EXERCISE BRIEF –
Repeat all of the records below line for line, without changing a single word.

RECORDS PROVIDED –
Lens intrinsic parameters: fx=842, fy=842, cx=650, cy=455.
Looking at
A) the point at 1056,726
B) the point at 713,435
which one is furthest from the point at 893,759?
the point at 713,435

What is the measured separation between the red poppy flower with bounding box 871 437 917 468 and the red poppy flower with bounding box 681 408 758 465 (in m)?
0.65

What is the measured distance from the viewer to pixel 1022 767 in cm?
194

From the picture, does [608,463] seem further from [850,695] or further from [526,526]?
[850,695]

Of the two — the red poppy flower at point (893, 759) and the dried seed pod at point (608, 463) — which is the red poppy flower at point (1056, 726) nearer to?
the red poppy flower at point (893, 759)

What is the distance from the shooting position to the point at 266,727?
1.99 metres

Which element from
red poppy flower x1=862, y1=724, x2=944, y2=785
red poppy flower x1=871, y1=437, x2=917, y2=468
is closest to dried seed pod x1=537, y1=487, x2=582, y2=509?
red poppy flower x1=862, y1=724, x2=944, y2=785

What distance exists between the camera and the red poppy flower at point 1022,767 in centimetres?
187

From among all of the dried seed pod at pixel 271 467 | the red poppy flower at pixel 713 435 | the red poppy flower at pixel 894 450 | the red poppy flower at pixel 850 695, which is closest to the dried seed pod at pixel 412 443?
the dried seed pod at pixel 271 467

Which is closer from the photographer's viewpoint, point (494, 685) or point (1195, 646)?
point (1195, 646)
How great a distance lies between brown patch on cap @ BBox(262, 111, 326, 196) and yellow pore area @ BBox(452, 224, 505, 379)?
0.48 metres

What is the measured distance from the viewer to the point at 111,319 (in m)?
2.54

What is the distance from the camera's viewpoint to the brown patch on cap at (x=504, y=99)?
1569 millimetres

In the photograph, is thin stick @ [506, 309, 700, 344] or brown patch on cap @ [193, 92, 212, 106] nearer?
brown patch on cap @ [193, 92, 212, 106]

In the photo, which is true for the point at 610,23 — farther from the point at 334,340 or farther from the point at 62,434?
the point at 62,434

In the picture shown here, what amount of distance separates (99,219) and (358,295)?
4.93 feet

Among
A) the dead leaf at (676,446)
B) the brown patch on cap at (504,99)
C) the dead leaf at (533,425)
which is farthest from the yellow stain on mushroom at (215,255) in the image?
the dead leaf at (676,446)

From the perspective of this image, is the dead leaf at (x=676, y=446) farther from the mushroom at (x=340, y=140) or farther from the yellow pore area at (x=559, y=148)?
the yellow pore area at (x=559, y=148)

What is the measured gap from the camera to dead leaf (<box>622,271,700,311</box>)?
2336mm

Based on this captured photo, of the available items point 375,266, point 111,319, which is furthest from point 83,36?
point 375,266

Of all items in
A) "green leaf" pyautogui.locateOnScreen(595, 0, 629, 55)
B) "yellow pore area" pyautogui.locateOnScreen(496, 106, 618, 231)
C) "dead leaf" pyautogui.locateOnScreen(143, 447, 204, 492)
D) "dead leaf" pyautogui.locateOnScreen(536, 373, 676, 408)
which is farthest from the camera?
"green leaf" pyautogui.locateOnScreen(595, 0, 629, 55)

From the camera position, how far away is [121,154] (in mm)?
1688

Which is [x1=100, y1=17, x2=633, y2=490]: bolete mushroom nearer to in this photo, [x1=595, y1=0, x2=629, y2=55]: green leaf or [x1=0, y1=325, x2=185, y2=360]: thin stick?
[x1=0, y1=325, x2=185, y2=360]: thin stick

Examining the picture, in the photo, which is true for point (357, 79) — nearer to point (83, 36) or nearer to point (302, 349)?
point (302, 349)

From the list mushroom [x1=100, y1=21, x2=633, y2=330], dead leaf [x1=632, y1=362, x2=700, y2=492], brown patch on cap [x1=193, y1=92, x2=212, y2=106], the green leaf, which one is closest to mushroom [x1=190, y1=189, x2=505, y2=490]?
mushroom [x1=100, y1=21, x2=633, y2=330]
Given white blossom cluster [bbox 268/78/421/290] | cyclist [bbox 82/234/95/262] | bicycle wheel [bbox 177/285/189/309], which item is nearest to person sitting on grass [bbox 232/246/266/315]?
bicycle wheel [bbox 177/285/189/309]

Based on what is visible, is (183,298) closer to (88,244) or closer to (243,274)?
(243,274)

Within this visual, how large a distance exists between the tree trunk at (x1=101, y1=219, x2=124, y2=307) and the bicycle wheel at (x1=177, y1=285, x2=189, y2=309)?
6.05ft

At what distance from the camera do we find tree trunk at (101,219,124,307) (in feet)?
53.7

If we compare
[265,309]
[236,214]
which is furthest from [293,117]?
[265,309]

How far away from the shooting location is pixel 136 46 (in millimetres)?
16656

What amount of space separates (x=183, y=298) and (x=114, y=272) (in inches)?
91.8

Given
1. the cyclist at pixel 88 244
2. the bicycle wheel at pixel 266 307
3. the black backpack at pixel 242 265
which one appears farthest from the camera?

EXERCISE SOLUTION –
Lens intrinsic parameters: fx=842, fy=842, cx=650, cy=455.
Looking at
A) the point at 1056,726
B) the point at 713,435
which one is furthest from the point at 893,759?
the point at 713,435

What is the measured separation between the red poppy flower with bounding box 871 437 917 468 and the red poppy flower with bounding box 681 408 758 465 (in m)?
0.65

What is the measured distance from the viewer to pixel 1022 767 in cm?
194

From the picture, does [608,463] seem further from [850,695] or further from [526,526]?
[850,695]

Of the two — the red poppy flower at point (893, 759) and the dried seed pod at point (608, 463) — which is the red poppy flower at point (1056, 726) nearer to?
the red poppy flower at point (893, 759)

What is the distance from the shooting position to the point at 266,727?
1.99 metres

Which element from
red poppy flower x1=862, y1=724, x2=944, y2=785
red poppy flower x1=871, y1=437, x2=917, y2=468
is closest to dried seed pod x1=537, y1=487, x2=582, y2=509?
red poppy flower x1=862, y1=724, x2=944, y2=785

What distance exists between the camera and the red poppy flower at point 1022,767 in centimetres?
187

From among all of the dried seed pod at pixel 271 467 | the red poppy flower at pixel 713 435 | the red poppy flower at pixel 894 450 | the red poppy flower at pixel 850 695, which is closest to the dried seed pod at pixel 412 443?
the dried seed pod at pixel 271 467

Which is closer from the photographer's viewpoint, point (494, 685) or point (1195, 646)?
point (1195, 646)
How great a distance lies between brown patch on cap @ BBox(262, 111, 326, 196) and yellow pore area @ BBox(452, 224, 505, 379)?
0.48 metres

What is the measured distance from the viewer to the point at 111,319 (in m)?
2.54

What is the distance from the camera's viewpoint to the brown patch on cap at (x=504, y=99)?
1569 millimetres

In the photograph, is thin stick @ [506, 309, 700, 344] or brown patch on cap @ [193, 92, 212, 106] nearer?
brown patch on cap @ [193, 92, 212, 106]

In the photo, which is true for the point at 610,23 — farther from the point at 334,340 or farther from the point at 62,434?
the point at 62,434

In the picture shown here, what amount of distance separates (99,219) and (358,295)?
4.93 feet

Among
A) the dead leaf at (676,446)
B) the brown patch on cap at (504,99)
C) the dead leaf at (533,425)
which is farthest from the yellow stain on mushroom at (215,255) in the image?
the dead leaf at (676,446)

From the perspective of this image, is the dead leaf at (x=676, y=446) farther from the mushroom at (x=340, y=140) or farther from the yellow pore area at (x=559, y=148)?
the yellow pore area at (x=559, y=148)

What is the measured gap from the camera to dead leaf (<box>622,271,700,311</box>)?
2336mm

Based on this captured photo, of the available items point 375,266, point 111,319, which is furthest from point 83,36?
point 375,266

Of all items in
A) "green leaf" pyautogui.locateOnScreen(595, 0, 629, 55)
B) "yellow pore area" pyautogui.locateOnScreen(496, 106, 618, 231)
C) "dead leaf" pyautogui.locateOnScreen(143, 447, 204, 492)
D) "dead leaf" pyautogui.locateOnScreen(536, 373, 676, 408)
which is farthest from the camera?
"green leaf" pyautogui.locateOnScreen(595, 0, 629, 55)

From the camera position, how far away is [121,154] (in mm)?
1688

Which is [x1=100, y1=17, x2=633, y2=490]: bolete mushroom nearer to in this photo, [x1=595, y1=0, x2=629, y2=55]: green leaf or [x1=0, y1=325, x2=185, y2=360]: thin stick?
[x1=0, y1=325, x2=185, y2=360]: thin stick

Examining the picture, in the photo, which is true for point (357, 79) — nearer to point (83, 36) or nearer to point (302, 349)?
point (302, 349)

From the list mushroom [x1=100, y1=21, x2=633, y2=330], dead leaf [x1=632, y1=362, x2=700, y2=492], brown patch on cap [x1=193, y1=92, x2=212, y2=106], the green leaf, which one is closest to mushroom [x1=190, y1=189, x2=505, y2=490]?
mushroom [x1=100, y1=21, x2=633, y2=330]
Given white blossom cluster [bbox 268/78/421/290] | cyclist [bbox 82/234/95/262] | bicycle wheel [bbox 177/285/189/309], which item is nearest to person sitting on grass [bbox 232/246/266/315]?
bicycle wheel [bbox 177/285/189/309]

Based on what is visible, is (183,298) closer to (88,244) or closer to (243,274)?
(243,274)

Within this visual, how large a distance exists between the tree trunk at (x1=101, y1=219, x2=124, y2=307) and the bicycle wheel at (x1=177, y1=285, x2=189, y2=309)?
6.05ft

At what distance from the camera do we find tree trunk at (101,219,124,307) (in feet)?
53.7

If we compare
[265,309]
[236,214]
which is furthest from [293,117]?
[265,309]

How far away from the shooting location is pixel 136 46 (in millimetres)?
16656

What amount of space separates (x=183, y=298) and (x=114, y=272) (in inches)?
91.8

Given
1. the cyclist at pixel 88 244
2. the bicycle wheel at pixel 266 307
3. the black backpack at pixel 242 265
which one appears farthest from the camera?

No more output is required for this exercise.